This plugin can be installed via pip:
$ pip install dbt-spark
A dbt profile can be configured to run against Spark using the following configuration:
Option | Description | Required? | Example |
---|---|---|---|
schema | Specify the schema (database) to build models into | Required | analytics |
host | The hostname to connect to | Required | yourorg.sparkhost.com |
port | The port to connect to the host on | Optional (default: 443) | 443 |
token | The token to use for authenticating to the cluster | Required | abc123 |
cluster | The name of the cluster to connect to | Required | 01234-23423-coffeetime |
connect_timeout | The number of seconds to wait before retrying to connect to a Pending Spark cluster | Optional (default: 10) | 60 |
connect_retries | The number of times to try connecting to a Pending Spark cluster before giving up | Optional (default: 0) | 5 |
Example profiles.yml entry:
your_profile_name:
target: dev
outputs:
dev:
type: spark
schema: analytics
host: yourorg.sparkhost.com
port: 443
token: abc123
cluster: 01234-23423-coffeetime
connect_retries: 5
connect_timeout: 60
Model Configuration
The following configurations can be supplied to models run with the dbt-spark plugin:
Option | Description | Required? | Example |
---|---|---|---|
file_format | The file format to use when creating tables | Optional | parquet |
Incremental Models
Spark does not natively support delete
, update
, or merge
statements.
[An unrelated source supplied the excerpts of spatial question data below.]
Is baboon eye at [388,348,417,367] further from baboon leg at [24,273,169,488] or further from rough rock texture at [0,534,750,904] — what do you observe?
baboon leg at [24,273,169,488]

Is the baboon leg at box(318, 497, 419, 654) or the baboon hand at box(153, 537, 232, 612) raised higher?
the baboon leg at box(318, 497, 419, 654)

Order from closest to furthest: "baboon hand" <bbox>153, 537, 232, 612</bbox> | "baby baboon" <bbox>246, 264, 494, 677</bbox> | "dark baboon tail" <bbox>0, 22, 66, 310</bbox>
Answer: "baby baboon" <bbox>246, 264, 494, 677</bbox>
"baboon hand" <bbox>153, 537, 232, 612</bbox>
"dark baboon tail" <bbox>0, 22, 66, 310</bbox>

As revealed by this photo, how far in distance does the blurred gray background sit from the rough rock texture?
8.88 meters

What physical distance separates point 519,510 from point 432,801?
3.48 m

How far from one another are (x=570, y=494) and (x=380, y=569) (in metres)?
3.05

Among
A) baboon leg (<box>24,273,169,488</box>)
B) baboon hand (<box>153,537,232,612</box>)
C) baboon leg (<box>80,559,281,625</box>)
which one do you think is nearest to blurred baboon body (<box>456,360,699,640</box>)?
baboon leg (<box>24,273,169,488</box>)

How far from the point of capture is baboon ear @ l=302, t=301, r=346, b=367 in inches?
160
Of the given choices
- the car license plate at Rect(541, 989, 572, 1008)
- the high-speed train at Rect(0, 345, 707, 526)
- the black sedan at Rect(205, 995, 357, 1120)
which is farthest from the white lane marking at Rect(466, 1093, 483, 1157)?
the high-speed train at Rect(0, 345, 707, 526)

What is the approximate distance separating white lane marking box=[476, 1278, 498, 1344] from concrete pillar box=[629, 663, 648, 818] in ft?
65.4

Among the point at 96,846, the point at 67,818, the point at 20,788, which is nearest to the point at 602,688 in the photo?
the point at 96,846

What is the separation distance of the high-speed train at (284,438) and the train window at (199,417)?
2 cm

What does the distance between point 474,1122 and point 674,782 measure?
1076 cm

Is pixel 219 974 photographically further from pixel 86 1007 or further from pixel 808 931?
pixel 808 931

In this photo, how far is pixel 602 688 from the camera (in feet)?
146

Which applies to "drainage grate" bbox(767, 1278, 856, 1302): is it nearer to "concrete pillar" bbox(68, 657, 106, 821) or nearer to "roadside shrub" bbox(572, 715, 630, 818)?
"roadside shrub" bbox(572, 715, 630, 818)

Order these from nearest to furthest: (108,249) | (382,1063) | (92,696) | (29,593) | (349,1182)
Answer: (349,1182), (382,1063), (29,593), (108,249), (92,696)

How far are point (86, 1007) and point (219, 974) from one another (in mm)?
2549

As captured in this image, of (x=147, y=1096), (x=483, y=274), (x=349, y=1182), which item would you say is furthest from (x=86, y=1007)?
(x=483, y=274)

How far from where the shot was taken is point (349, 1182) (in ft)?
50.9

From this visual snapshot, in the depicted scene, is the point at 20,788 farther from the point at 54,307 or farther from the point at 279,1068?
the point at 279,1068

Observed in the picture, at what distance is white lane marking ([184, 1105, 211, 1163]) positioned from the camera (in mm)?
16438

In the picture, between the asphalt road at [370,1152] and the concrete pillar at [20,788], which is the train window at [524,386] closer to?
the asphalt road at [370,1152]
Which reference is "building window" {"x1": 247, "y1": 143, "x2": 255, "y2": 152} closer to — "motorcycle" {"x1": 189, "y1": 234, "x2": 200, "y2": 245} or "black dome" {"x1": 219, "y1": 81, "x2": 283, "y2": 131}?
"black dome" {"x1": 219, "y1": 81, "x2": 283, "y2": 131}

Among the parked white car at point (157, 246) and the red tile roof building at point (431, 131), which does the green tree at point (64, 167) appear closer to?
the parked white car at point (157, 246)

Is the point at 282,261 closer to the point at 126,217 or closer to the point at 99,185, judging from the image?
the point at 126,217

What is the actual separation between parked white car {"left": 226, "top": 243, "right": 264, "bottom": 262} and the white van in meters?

As such, incremental models
are implemented differently than usual in this plugin. To use incremental models, specify a partition_by
clause in your model config.
dbt will use an insert overwrite
query to overwrite the partitions included in your query. Be sure to re-select all of the relevant
data for a partition when using incremental models.
{{ config(
materialized='incremental',
partition_by=['date_day'],
file_format='parquet'
) }}
/*
Every partition returned by this query will be overwritten
when this model runs
*/
select
date_day,
count(*) as users
from {{ ref('events') }}
where date_day::date >= '2019-01-01'
group by 1
Everyone interacting in the dbt project's codebases, issue trackers, chat rooms, and mailing lists is expected to follow the PyPA Code of Conduct.